TEXT PROVIDED:

________________________

Hashing
Hashing is a method for reducing large inputs to a smaller fixed size output. When doing forensics, typically cryptographic hashing algorithms like MD5 and SHA-1 are used. These functions have a few properties useful to forensics. Other types of hashing, such as Context Triggered Piecewise Hashing can also be used.
Tools
There are literally hundreds of hashing programs out there, but a few related to forensics are:
- md5sum - Part of the GNU coreutils suite, this program is standard on many computers.
- md5deep - Computes hashes, recursively if desired, and can compare the results to known values.
- ssdeep - Computes and matches Context Triggered Piecewise Hashes.
Hash Databases
National Software Reference Library The largest hash database.
Hashkeeper National Drug Intelligence Center
http://sunsolve.sun.com/fileFingerprints.do Solaris Fingerprint Database lookup for files distributed by Sun Microsystems
Online NSRL Lookup
http://ionrift.ath.cx/nsrl/ Allows searching of NSRL 2.17 by MD5 or SHA1. Reportedly the dataset contains 43,103,492 files.
(Infrequently available, and likely only when the site owner (Jason Spashett) needs to use it himself.)
MD5 Reverse Hash Services
There are several online services that allow you to enter a hash code and find out what the preimage might have been. One way to find these services is to google for 'd41d8cd98f00b204e9800998ecf8427e' (the MD5 of the null string).
Here are some services that we have been able to find:
http://md5.benramsey.com A nice forward and reverse demonstration system, with an XML and AJAX interface.
http://www.hashcrack.com/ Reverse hash lookup of MD5, SHA1, MySQL, NTLM, and Lanman hashes. Claims 75 million hashes of 13.2 million unique words.
http://gdataonline.com/seekhash.php MD5 reverse lookup with approximately 1 million entries.
http://hash.insidepro.com/ Hash database from InsidePro (MD5, NTLM).
http://www.xmd5.cn/index_en.htm http://www.xmd5.org/index_en.htm This site is another simple MD5 reverse lookup. It claims a database with "billions" of entries. Mostly for password cracking. (Who uses straight MD5s for passwords?)

________________________

REQUIRED ACTION 1: In the text about hashing, which tool computes and matches Context Triggered Piecewise Hashes?
REQUIRED ACTION 2: In one to three sentences, explain why the text about hashing suggests googling 'd41d8cd98f00b204e9800998ecf8427e' when looking for MD5 reverse hash services.
REQUIRED ACTION 3: Carry on the text about hashing from its last line, adding the next part in the same style.

Spatial grounding data:
________________________

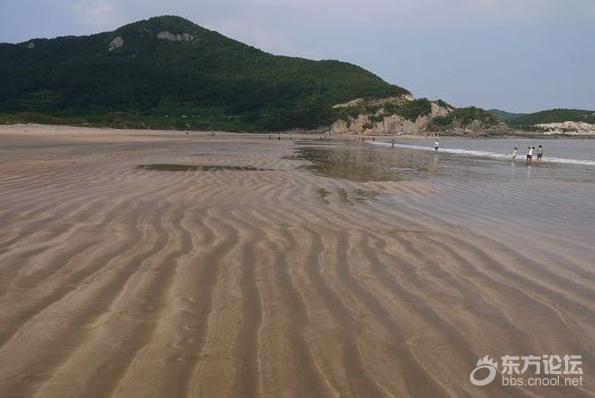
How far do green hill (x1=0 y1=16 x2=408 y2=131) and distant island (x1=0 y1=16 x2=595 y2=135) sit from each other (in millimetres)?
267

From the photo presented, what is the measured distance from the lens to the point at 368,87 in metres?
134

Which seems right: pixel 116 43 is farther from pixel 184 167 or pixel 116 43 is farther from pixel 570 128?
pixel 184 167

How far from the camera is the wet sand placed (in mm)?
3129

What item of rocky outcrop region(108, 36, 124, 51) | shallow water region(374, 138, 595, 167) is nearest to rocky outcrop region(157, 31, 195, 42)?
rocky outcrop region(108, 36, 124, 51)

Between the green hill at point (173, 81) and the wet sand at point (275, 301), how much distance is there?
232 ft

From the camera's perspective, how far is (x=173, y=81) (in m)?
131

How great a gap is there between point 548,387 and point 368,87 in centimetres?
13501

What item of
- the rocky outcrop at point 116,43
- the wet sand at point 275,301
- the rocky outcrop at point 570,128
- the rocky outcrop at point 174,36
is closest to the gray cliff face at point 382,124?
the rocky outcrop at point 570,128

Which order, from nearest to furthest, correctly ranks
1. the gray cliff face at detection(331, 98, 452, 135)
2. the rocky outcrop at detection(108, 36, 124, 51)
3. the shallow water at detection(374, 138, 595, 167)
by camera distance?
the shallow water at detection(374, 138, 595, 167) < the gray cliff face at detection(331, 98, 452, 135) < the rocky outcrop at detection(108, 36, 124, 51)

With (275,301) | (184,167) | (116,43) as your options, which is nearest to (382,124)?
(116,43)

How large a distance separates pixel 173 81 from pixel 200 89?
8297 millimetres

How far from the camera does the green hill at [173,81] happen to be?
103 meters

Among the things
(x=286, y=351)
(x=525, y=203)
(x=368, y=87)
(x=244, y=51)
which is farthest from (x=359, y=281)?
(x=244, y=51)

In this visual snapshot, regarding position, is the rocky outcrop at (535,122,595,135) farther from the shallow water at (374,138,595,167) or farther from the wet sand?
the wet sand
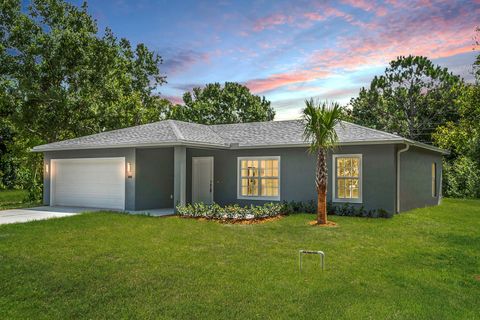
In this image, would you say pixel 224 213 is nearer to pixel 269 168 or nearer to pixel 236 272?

________________________

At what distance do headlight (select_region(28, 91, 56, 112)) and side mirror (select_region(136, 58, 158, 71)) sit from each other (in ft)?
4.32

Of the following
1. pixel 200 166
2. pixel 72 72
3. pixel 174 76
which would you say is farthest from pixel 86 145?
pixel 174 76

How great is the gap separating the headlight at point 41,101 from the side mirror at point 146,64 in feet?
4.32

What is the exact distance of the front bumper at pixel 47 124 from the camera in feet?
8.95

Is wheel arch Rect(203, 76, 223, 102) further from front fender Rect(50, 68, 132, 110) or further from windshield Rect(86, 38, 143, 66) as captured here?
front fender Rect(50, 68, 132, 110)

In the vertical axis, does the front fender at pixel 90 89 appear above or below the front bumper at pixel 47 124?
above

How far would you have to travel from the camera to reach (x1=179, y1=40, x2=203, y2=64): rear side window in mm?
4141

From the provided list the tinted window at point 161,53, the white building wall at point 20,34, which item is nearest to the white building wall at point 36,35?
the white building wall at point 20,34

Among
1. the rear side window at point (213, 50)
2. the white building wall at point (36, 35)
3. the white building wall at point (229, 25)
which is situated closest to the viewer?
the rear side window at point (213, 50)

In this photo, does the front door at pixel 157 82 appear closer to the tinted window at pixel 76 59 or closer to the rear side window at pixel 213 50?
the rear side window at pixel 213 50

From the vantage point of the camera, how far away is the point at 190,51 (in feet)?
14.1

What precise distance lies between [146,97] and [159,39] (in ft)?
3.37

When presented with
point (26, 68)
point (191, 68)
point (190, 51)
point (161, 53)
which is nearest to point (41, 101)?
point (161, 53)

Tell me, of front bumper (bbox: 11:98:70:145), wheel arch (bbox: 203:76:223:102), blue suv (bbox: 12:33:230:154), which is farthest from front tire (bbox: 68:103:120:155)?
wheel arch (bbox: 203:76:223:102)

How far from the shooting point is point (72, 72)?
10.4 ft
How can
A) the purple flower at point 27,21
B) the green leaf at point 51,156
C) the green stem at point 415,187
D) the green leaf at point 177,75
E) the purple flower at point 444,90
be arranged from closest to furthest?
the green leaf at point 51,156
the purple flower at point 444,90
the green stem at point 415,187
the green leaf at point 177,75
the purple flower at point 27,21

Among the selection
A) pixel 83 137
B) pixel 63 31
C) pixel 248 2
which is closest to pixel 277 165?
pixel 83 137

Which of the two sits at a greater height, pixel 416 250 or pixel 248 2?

________________________

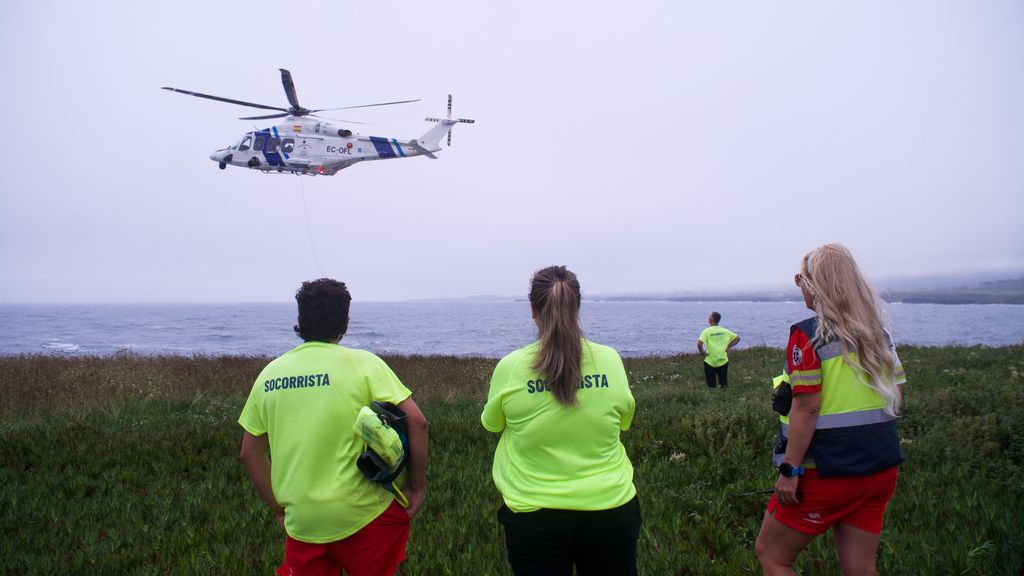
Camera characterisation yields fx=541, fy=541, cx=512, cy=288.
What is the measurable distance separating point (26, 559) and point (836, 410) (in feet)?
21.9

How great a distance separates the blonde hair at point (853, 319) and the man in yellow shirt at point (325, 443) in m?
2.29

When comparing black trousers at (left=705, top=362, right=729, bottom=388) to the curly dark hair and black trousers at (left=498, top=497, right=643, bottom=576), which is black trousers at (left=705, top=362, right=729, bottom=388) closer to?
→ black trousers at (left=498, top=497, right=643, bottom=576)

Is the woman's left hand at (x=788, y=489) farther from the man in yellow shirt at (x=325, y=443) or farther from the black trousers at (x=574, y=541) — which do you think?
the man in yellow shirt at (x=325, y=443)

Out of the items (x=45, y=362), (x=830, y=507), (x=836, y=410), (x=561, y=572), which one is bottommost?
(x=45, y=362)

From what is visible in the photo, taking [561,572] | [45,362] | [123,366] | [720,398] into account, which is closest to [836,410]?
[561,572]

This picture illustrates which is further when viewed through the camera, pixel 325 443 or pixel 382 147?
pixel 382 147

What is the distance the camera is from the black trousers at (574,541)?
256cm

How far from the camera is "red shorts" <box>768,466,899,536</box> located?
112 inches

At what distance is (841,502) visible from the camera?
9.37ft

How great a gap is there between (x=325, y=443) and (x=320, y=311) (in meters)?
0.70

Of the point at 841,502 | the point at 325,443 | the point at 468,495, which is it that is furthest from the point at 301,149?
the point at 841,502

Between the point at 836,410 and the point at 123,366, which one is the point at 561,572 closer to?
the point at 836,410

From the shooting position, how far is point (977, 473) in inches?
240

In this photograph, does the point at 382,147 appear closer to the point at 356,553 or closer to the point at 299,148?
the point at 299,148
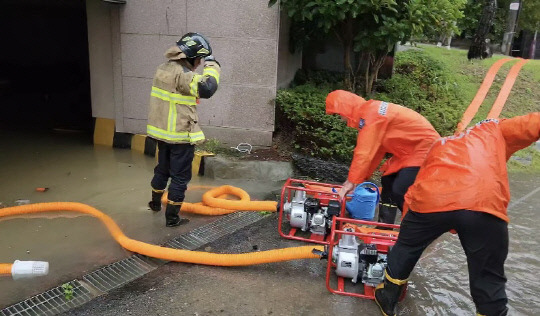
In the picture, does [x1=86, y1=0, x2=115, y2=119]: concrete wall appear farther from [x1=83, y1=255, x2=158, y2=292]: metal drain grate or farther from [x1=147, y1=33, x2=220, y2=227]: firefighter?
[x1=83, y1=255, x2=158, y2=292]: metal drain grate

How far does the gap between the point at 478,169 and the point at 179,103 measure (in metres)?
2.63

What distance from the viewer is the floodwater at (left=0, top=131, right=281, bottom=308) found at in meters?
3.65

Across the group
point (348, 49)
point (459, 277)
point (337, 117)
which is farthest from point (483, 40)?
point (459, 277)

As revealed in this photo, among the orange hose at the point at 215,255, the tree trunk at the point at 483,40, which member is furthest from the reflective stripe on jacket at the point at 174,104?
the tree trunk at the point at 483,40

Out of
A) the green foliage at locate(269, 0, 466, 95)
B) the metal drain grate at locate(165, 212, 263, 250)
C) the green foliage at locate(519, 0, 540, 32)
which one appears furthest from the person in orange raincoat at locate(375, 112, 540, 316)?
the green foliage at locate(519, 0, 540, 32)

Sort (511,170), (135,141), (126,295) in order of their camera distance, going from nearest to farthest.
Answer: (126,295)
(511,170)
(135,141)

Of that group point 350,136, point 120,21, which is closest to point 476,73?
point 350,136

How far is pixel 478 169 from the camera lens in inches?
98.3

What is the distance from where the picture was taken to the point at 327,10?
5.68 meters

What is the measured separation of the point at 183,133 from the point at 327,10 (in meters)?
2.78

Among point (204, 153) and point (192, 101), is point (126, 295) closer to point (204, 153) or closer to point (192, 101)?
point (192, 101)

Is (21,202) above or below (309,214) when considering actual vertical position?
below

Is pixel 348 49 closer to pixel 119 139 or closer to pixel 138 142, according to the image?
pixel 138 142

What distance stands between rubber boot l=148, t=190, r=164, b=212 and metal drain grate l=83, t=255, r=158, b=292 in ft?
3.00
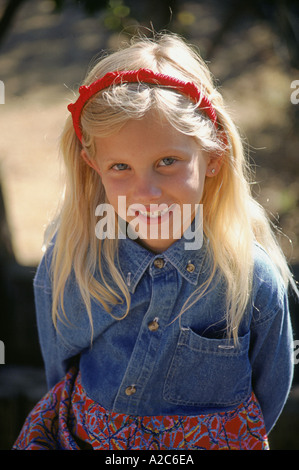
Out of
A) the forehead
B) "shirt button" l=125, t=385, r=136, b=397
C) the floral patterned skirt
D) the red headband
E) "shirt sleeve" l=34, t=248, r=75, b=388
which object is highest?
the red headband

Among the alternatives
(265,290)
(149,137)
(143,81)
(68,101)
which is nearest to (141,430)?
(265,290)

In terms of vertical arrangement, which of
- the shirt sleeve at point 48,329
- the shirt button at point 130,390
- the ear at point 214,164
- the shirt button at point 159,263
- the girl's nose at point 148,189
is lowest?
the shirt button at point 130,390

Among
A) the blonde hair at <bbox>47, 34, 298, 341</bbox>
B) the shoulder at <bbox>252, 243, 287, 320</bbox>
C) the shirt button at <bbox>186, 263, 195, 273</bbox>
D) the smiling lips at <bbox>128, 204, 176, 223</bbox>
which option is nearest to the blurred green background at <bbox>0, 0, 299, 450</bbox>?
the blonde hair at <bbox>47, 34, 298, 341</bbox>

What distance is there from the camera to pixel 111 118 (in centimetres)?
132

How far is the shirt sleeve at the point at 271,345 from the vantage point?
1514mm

________________________

RESPONSE 1: ssdeep

RESPONSE 2: That value is the MD5 of the null string. The text offers a search for it as one way to find online services where you enter a hash code and learn what its preimage might have been.

RESPONSE 3:
Others:
http://www.md5this.com/ http://www.csthis.com/md5/ https://hashtoolkit.com/
Online Malware Hash Lookups
https://www.team-cymru.com/ Malware Hash Registry by Team Cymru.
Utilizes a DNS query interface to lookup MD5 or SHA-1 Hashes for malware
http://www.virustotal.com/buscaHash.html VirusTotal.com Online hash lookup no api/automation yet like Team Cymru but does frequently have hashes for current new malware
Segmented Hashing
Segmented hashing produces not a single hash value for the entire image, but a list of hashes of corresponding LBA ranges of the image. By validating all hashes in a set it is still verify image integrity. Segmented Hashes are saved in a CSV file with the following format: hash, start LBA, end LBA
When Segmented hashing is useful
- Segmented hashes support multi-pass imaging and handling of bad sectors: Hashes are calculated only for the imaged regions, while all bad sectors are excluded from calculation. This allows to validate a hash even when the source drive is damaged.
- Better resiliency against data corruption: If an acquired image gets damaged later, regular hash is invalid upon verification making the entire image useless. With segmented hashing, only a single hash value becomes invalid, while the rest of the image can still be validated.
Seghash on GitHub is a free open-source tool for both calculating and validating segmented hashes.